Seusai pembacaan doa-doa tersebut, tokoh masyarakat dari Kelurahan Sudiroprajan didampingi Mpu Totok Brojodingrat, menaburkan biji-bijian dalam upacara tabur bumi. Setelahnya, mereka melepaskan iwen-iwen berupa burung, bebek, dan ayam. Prosesi tersebut kemudian dilanjutkan dengan melepas urip-urip berwujud ikan ke dalam Kali Pepe.
Upacara sakral itu merupakan rangkaian acara Umbul Mantram, yang menandai awalan dimulainya Grebeg Sudiro 2015. Mpu Totok Brojodiningrat menuturkan, prosesi tersebut mempunyai makna untuk menjauhkan warga dari segala marabahaya. “Sedangkan pelepasan iwen-iwen dan urip-urip tadi adalah rasa cinta kita kepada alam, supaya selaras dengan konsep mamayu hayuning bawana,” jelasnya kepada wartawan, Kamis (5/2/2015).
Dengan merujuk kepada alam, Lurah Sudiroprajan, Dalima, mengimbau warganya agar peduli terhadap lingkungan, terutama Kali Pepe. “Warga dituntut untuk menjadi bersih dan jangan buang sampah sembarangan. Kalau sungai bersih, ikan-ikan bisa hidup. Ke depannya, kami juga akan melakukan penghijauan di bantaran Kali Pepe,” tuturnya.
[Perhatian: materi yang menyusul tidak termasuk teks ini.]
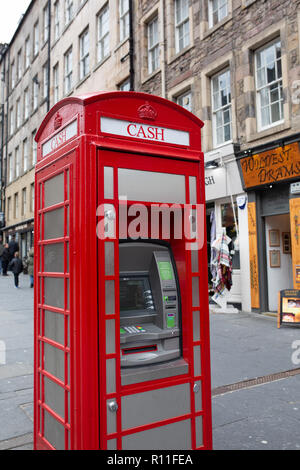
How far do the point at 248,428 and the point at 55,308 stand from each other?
2.19m

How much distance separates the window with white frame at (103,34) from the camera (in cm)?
1719

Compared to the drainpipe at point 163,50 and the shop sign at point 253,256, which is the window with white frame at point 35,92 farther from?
the shop sign at point 253,256

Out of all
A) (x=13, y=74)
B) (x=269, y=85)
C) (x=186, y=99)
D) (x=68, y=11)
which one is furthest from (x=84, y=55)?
(x=13, y=74)

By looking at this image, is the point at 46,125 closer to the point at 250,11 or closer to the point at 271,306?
the point at 271,306

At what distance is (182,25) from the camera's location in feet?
43.4

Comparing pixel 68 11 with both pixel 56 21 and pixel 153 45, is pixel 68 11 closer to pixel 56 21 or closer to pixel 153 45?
pixel 56 21

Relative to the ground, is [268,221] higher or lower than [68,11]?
lower

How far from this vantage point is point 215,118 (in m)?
12.1

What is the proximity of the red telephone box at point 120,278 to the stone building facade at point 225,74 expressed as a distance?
6960 mm

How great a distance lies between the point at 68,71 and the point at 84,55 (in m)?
2.43

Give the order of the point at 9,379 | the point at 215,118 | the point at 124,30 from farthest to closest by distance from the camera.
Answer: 1. the point at 124,30
2. the point at 215,118
3. the point at 9,379
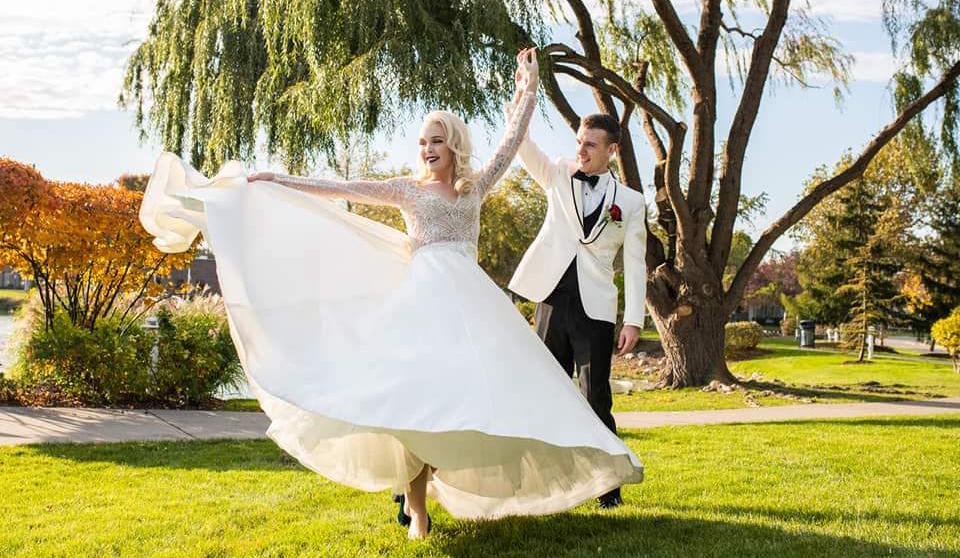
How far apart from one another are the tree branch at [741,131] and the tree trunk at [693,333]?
0.70 metres

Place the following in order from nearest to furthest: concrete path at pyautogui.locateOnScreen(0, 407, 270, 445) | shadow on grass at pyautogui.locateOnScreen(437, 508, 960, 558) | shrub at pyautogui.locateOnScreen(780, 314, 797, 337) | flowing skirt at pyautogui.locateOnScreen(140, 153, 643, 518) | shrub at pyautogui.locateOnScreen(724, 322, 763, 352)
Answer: flowing skirt at pyautogui.locateOnScreen(140, 153, 643, 518) < shadow on grass at pyautogui.locateOnScreen(437, 508, 960, 558) < concrete path at pyautogui.locateOnScreen(0, 407, 270, 445) < shrub at pyautogui.locateOnScreen(724, 322, 763, 352) < shrub at pyautogui.locateOnScreen(780, 314, 797, 337)

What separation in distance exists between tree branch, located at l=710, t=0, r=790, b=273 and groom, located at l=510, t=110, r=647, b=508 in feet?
33.9

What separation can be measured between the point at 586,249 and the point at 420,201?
111 cm

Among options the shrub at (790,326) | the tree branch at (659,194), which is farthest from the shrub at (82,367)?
the shrub at (790,326)

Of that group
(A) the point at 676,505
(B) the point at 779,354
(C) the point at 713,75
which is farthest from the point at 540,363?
(B) the point at 779,354

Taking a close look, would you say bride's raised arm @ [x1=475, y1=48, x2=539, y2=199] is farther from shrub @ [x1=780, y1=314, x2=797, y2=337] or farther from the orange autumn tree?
shrub @ [x1=780, y1=314, x2=797, y2=337]

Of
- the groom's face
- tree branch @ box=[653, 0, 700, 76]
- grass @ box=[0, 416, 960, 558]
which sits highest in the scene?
tree branch @ box=[653, 0, 700, 76]

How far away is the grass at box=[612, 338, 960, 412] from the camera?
13000 mm

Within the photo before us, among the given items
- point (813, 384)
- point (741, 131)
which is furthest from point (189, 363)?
point (813, 384)

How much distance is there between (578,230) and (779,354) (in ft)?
78.1

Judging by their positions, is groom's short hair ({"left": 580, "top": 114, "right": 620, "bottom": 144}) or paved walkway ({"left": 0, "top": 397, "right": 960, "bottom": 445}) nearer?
groom's short hair ({"left": 580, "top": 114, "right": 620, "bottom": 144})

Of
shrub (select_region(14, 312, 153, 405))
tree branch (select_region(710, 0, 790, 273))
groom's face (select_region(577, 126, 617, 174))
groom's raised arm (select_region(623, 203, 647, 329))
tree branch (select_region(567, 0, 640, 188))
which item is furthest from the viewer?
tree branch (select_region(710, 0, 790, 273))

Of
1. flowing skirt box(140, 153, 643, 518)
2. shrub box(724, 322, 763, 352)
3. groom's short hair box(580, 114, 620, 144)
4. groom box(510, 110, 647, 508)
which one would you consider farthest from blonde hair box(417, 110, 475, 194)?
shrub box(724, 322, 763, 352)

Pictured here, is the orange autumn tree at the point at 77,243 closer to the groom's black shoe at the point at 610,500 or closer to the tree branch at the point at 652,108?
the tree branch at the point at 652,108
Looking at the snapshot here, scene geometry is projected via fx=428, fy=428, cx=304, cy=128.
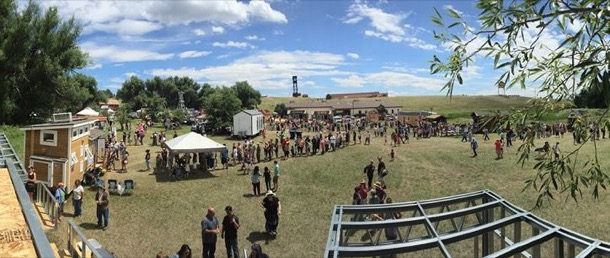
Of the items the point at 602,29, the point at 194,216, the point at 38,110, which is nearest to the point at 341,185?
the point at 194,216

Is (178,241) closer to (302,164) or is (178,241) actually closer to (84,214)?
(84,214)

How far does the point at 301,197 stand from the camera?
57.3 feet

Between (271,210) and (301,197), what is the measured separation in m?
5.27

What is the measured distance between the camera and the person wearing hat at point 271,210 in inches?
478

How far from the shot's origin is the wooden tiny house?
1542 cm

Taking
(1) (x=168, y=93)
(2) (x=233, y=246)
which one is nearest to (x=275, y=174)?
(2) (x=233, y=246)

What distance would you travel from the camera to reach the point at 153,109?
61000 mm

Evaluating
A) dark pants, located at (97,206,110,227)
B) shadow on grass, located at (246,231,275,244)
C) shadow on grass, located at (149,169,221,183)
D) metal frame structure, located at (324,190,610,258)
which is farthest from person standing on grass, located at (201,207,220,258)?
shadow on grass, located at (149,169,221,183)

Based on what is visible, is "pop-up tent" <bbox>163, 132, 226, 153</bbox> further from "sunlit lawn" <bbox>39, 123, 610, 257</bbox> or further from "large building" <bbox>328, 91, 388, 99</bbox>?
"large building" <bbox>328, 91, 388, 99</bbox>

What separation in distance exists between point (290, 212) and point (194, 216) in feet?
10.9

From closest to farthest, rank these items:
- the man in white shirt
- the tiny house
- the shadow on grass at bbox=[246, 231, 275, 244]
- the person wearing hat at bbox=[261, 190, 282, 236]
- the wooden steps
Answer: the wooden steps < the person wearing hat at bbox=[261, 190, 282, 236] < the shadow on grass at bbox=[246, 231, 275, 244] < the man in white shirt < the tiny house

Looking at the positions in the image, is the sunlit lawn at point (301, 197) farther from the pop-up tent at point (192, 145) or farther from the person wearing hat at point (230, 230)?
the pop-up tent at point (192, 145)

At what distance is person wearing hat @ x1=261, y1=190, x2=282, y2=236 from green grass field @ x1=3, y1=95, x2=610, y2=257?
0.34 meters

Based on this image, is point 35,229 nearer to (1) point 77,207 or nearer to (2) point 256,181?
(1) point 77,207
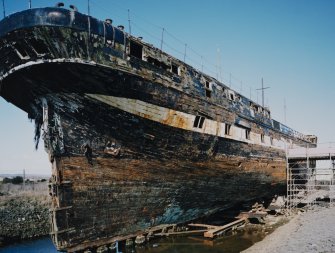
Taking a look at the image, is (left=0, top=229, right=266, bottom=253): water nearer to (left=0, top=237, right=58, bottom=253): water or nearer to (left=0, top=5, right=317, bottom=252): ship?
(left=0, top=237, right=58, bottom=253): water

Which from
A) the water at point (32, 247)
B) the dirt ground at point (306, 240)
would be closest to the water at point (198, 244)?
the water at point (32, 247)

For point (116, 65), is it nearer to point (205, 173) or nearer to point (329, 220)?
point (205, 173)

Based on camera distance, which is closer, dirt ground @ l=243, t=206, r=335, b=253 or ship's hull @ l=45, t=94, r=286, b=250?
dirt ground @ l=243, t=206, r=335, b=253

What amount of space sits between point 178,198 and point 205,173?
177 centimetres

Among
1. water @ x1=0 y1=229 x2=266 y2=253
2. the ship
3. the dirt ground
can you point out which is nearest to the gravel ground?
water @ x1=0 y1=229 x2=266 y2=253

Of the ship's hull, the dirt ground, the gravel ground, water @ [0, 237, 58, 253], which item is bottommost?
water @ [0, 237, 58, 253]

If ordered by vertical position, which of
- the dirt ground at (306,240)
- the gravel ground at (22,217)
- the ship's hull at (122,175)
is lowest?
the gravel ground at (22,217)

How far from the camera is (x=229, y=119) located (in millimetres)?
14562

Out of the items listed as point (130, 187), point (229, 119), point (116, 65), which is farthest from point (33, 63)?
point (229, 119)

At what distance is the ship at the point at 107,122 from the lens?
28.0ft

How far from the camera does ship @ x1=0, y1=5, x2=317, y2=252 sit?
8531 mm

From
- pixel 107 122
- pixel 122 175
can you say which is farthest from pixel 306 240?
pixel 107 122

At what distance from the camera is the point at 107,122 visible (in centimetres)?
988

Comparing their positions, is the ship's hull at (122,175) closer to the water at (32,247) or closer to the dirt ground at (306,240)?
the dirt ground at (306,240)
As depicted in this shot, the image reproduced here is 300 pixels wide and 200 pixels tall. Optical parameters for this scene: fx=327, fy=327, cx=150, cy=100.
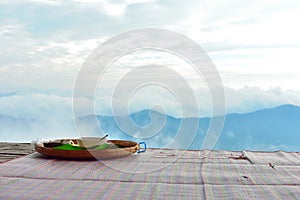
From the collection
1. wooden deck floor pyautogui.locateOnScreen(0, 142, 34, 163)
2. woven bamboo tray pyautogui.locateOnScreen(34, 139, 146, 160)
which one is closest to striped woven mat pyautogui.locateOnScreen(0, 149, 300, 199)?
woven bamboo tray pyautogui.locateOnScreen(34, 139, 146, 160)

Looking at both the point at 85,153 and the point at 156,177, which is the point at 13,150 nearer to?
the point at 85,153

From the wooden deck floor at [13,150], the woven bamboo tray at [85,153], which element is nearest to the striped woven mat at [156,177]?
the woven bamboo tray at [85,153]

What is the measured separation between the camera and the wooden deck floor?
55.3 inches

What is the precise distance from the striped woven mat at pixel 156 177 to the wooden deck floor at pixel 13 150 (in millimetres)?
132

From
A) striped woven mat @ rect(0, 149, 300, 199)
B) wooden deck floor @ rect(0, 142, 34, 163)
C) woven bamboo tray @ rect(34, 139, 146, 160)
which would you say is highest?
wooden deck floor @ rect(0, 142, 34, 163)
Prosesi Umbul Mantram itu diakhiri dengan pemotongan tumpeng oleh Wali Kota Solo, F.X. Hadi Rudyatmo. Tumpeng tersebut kemudian diserahkan kepada salah seorang sesepuh adat Kelurahan Sudiroprajan. Dalam sambutannya, Rudy menuturkan bahwa ritual itu merupakan budaya lokal yang harus dilestarikan. “Ini jangan dianggap sebagai sesuatu yang musyrik. Karena ini merupakan kekuatan bangsa Indonesia,” katanya.